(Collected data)
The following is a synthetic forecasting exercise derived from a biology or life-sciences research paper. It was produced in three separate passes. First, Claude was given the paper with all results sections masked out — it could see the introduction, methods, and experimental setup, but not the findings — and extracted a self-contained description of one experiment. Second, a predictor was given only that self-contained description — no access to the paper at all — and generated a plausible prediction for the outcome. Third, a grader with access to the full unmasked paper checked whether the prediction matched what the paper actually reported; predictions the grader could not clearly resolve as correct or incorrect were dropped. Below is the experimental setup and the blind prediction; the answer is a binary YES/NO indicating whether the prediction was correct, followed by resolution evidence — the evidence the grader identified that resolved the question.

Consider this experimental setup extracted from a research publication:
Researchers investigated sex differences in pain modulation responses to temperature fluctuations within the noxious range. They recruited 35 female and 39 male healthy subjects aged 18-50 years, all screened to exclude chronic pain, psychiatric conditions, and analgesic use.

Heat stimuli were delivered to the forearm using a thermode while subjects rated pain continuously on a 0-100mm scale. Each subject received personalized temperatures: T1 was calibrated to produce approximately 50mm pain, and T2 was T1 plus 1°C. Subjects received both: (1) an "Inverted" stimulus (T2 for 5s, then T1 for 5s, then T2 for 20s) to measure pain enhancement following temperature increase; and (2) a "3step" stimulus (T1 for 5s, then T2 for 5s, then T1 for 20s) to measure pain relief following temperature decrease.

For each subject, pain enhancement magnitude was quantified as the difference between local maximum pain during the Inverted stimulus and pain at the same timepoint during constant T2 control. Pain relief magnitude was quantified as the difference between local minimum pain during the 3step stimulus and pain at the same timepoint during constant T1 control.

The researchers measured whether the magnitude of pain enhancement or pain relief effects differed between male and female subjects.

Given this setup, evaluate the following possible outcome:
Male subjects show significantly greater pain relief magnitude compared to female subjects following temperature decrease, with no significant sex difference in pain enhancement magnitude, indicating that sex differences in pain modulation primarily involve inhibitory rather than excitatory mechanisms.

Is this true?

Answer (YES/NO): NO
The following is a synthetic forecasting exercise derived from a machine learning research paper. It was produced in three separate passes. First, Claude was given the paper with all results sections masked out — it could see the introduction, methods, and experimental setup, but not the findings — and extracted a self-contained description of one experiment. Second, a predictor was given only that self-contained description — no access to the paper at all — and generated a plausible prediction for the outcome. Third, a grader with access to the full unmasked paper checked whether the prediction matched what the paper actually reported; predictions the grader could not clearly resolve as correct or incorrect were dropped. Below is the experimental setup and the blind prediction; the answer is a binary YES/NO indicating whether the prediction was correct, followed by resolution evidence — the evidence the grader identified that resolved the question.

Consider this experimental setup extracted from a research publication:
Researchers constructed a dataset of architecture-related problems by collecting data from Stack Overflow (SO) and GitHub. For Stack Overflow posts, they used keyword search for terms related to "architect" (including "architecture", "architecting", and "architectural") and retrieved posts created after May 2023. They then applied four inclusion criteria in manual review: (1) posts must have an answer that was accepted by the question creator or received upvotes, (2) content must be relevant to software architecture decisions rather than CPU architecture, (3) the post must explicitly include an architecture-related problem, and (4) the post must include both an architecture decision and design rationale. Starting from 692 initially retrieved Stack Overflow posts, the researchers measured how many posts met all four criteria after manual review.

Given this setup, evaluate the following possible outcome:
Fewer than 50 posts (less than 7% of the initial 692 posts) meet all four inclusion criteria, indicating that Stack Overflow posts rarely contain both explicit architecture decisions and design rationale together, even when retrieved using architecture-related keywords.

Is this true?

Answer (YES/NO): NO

---

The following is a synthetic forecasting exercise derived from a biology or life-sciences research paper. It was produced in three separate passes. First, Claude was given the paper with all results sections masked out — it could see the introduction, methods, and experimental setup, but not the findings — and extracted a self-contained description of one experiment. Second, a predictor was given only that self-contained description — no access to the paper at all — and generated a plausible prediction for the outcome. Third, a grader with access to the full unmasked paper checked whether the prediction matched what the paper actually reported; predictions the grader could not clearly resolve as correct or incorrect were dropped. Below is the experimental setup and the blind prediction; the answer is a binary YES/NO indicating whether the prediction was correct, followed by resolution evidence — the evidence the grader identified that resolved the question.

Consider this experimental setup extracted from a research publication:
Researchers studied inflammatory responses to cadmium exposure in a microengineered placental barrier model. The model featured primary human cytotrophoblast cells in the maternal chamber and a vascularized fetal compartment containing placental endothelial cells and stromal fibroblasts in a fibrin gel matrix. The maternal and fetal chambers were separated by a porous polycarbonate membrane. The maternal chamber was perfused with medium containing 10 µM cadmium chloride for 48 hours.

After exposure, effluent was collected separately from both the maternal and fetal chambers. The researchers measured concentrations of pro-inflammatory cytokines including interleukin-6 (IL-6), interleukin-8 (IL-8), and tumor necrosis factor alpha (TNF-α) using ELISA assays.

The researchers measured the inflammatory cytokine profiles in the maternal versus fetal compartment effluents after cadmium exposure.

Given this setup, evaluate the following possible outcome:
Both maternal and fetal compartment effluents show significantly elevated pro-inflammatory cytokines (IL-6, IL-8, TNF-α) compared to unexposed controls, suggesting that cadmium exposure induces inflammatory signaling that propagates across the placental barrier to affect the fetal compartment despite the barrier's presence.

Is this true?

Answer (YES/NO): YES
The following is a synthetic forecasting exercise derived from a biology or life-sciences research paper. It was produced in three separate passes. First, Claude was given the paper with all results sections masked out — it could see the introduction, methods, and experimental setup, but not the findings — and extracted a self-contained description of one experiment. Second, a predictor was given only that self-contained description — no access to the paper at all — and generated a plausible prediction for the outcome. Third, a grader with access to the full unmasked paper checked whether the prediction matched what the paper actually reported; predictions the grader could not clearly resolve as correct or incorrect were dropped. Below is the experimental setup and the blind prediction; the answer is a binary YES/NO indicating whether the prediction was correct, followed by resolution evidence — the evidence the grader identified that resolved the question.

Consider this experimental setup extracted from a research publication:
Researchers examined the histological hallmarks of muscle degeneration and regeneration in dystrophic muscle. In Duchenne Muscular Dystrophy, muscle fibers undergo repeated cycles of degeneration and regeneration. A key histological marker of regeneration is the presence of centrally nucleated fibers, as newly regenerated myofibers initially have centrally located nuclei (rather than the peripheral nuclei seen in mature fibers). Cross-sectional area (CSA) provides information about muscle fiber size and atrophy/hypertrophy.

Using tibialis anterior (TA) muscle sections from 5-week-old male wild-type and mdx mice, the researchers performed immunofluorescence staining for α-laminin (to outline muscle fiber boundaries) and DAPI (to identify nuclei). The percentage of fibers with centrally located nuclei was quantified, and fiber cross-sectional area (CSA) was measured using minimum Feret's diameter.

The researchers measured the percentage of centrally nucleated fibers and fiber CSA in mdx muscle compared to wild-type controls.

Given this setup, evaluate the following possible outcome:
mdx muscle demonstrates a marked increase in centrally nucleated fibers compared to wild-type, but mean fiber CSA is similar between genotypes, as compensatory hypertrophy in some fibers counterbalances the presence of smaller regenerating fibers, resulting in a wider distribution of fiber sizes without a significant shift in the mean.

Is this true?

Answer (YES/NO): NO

### What you need to do
In the data above, find each line where the string "quantified" appears, then copy it.

### Task answer
For each subject, pain enhancement magnitude was quantified as the difference between local maximum pain during the Inverted stimulus and pain at the same timepoint during constant T2 control. Pain relief magnitude was quantified as the difference between local minimum pain during the 3step stimulus and pain at the same timepoint during constant T1 control.
Using tibialis anterior (TA) muscle sections from 5-week-old male wild-type and mdx mice, the researchers performed immunofluorescence staining for α-laminin (to outline muscle fiber boundaries) and DAPI (to identify nuclei). The percentage of fibers with centrally located nuclei was quantified, and fiber cross-sectional area (CSA) was measured using minimum Feret's diameter.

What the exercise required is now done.